-
Notifications
You must be signed in to change notification settings - Fork 7
Description
Under the Instagram - Posts section in the available scrapers for Instagram, there are two endpoints: Collect by URL and Discover by URL. The Collect by URL endpoint is used for retrieving information about specific posts for which we already have URLs, while the Discover by URL endpoint is used for retrieving information about recent posts given one or more public profile URLs.
Based on the API playground, these two endpoints actually use the same API route and only differ in terms of query arguments.
- Collect by URL:
https://api.brightdata.com/datasets/v3/scrape?dataset_id=gd_lk5ns7kz21pck8jpis¬ify=false&include_errors=true - Discover by URL:
https://api.brightdata.com/datasets/v3/scrape?dataset_id=gd_lk5ns7kz21pck8jpis¬ify=false&include_errors=true&type=discover_new&discover_by=url
Note the type=discover_new&discover_by=url query arguments in the Discover by URL endpoint. Without these, a request sent to the same route will be interpreted as a request for Collect by URL.
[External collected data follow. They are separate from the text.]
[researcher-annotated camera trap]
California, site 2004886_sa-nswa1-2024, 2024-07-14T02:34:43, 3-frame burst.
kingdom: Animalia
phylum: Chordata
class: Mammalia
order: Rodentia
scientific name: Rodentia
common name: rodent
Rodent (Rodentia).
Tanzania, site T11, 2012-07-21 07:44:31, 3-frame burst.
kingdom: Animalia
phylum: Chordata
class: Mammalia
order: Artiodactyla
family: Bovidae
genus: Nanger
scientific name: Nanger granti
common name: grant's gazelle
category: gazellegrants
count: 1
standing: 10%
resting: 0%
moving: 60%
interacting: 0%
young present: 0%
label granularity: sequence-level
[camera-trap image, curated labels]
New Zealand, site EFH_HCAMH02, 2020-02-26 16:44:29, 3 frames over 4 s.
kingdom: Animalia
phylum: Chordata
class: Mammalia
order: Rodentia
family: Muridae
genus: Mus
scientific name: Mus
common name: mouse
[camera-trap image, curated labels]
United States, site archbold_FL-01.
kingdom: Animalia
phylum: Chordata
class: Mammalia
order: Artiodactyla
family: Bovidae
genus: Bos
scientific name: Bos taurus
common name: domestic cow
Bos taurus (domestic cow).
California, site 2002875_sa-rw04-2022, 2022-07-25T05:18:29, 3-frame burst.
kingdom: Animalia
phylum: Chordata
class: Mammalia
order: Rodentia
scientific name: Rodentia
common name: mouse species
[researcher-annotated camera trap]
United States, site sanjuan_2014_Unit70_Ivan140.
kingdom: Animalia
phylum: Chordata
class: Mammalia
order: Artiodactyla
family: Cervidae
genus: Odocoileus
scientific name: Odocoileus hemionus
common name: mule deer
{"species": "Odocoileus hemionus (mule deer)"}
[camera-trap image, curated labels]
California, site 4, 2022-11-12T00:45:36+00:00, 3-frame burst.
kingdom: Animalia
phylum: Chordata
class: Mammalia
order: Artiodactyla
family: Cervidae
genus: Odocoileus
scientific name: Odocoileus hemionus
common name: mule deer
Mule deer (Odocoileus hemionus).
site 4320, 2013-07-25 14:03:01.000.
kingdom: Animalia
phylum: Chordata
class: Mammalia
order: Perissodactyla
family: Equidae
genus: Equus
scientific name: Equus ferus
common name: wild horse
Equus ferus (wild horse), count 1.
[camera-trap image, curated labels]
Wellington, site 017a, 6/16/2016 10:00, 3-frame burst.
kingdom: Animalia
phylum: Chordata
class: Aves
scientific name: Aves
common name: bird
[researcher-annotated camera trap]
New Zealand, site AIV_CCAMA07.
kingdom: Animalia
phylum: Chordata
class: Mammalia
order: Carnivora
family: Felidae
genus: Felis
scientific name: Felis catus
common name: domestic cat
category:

Now consider this error response I received while trying to use the SDK to request data from the Discover by URL endpoint:
{'success': False, 'cost': None, 'error': 'Trigger failed: Trigger failed (HTTP 400): {"error":"Invalid input provided","code":"validation_error","type":"validation","line":"{\\"url\\":\\"https://www.instagram.com/*****\\",\\"num_of_posts\\":3,\\"post_type\\":\\"post\\"}","index":1,"errors":[["num_of_posts","This input should not contain a num_of_posts field"],["post_type","This input should not contain a post_type field"]]}', 'trigger_sent_at': datetime.datetime(2026, 1, 12, 7, 6, 21, 716138, tzinfo=datetime.timezone.utc), 'data_fetched_at': datetime.datetime(2026, 1, 12, 7, 6, 22, 12345, tzinfo=datetime.timezone.utc), 'url': '', 'status': 'error', 'data': None, 'snapshot_id': None, 'platform': 'instagram', 'method': 'web_scraper', 'root_domain': None, 'snapshot_id_received_at': None, 'snapshot_polled_at': [], 'html_char_size': None, 'row_count': None, 'field_count': None}
The error messages included, for clarity, are:
- This input should not contain a num_of_posts field
- This input should not contain a post_type field
These messages confuse me because those fields are indeed documented as part of the Discover by URL endpoint and can be used in the API playground. However, these fields are not present in the Collect by URL endpoint, so I assume the SDK is not correctly including the necessary query arguments in the request, causing the API to interpret it as a request to the Collect by URL endpoint.
As a temporary workaround, I can just send the request directly without the SDK wrapper, but it's quite inconvenient given that the SDK handles the asynchronous snapshot polling very neatly. Hoping this can be fixed soon.